[TEXT UNDER STUDY Boundary: Start]

Minister of Transport & Telecommunications
- In office 11 March 2006 – 27 March 2007
- Preceded by: Jaime Estévez
- Succeeded by: René Cortázar

Personal details
- Born: 15 March 1967 (age 58) Santiago, Chile
- Party: Christian Democracy (−2017)
- Children: Five
- Parent(s): Magdalena Yaksic Triantafilo Gilberto Espejo
- Alma mater: University of Chile (LL.B); Johns Hopkins University (PhD);
- Occupation: Politician
- Profession: Lawyer

= Sergio Espejo =

Chilean politician

Sergio Espejo Yaksic (born 15 March 1967) is a Chilean politician and lawyer.

==Early life and education==
Sergio Espejo was born in Santiago, Chile, on 15 March 1967, the son of Gilberto Espejo Espejo, a former official of the Chamber of Deputies, and Magdalena Yaksic Triantafilo. He completed his secondary education at Colegio San Ignacio de El Bosque and studied law at the University of Chile, obtaining his law degree in December 1996. He later earned a Master in Public Policy from the John F. Kennedy School of Government at Harvard University.

==Professional and academic career==
Since 2008, Espejo has been a co-founder and partner of the law firm Espejo, González Abogados Asociados and has carried out pro bono legal work through the Corporación Interés Público. He has pursued an academic career as a lecturer in public policy, infrastructure regulation and regulated industries at institutions including the University of Chile, Universidad Adolfo Ibáñez and Universidad Diego Portales.

[TEXT UNDER STUDY Boundary: End]
[INFORMATION GIVEN Boundary: Start]

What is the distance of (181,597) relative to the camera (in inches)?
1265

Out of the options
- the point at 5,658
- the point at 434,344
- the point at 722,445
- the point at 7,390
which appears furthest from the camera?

[INFORMATION GIVEN Boundary: End]

▶ **ACTIVITIES**:
a: Can you output the part of the Sergio Espejo article starting with "- Children: Five" and going on through "politician and lawyer.", copied word for word?
b: Could you rewrite the paragraph of the Sergio Espejo article that begins "Since 2008, Espejo has been" as a short bulleted list that keeps its main facts?
c: Do these statements agree with the Sergio Espejo article? Answer yes or no for each, quoting the deciding words. (i) He obtained his law degree in December 1996. (ii) He was succeeded as Minister of Transport & Telecommunications by Jaime Estévez. (iii) His father was a former official of the Senate.

▶ **SOLUTIONS BY TASK**:
a:
- Children: Five
- Parent(s): Magdalena Yaksic Triantafilo Gilberto Espejo
- Alma mater: University of Chile (LL.B); Johns Hopkins University (PhD);
- Occupation: Politician
- Profession: Lawyer

= Sergio Espejo =

Chilean politician

Sergio Espejo Yaksic (born 15 March 1967) is a Chilean politician and lawyer.

b:
- Co-founder and partner of the law firm Espejo, González Abogados Asociados since 2008
- Has done pro bono legal work through the Corporación Interés Público
- Lecturer in public policy, infrastructure regulation and regulated industries at the University of Chile, Universidad Adolfo Ibáñez and Universidad Diego Portales

c:
(i) Yes: "obtaining his law degree in December 1996"
(ii) No: "Succeeded by: René Cortázar"
(iii) No: "a former official of the Chamber of Deputies"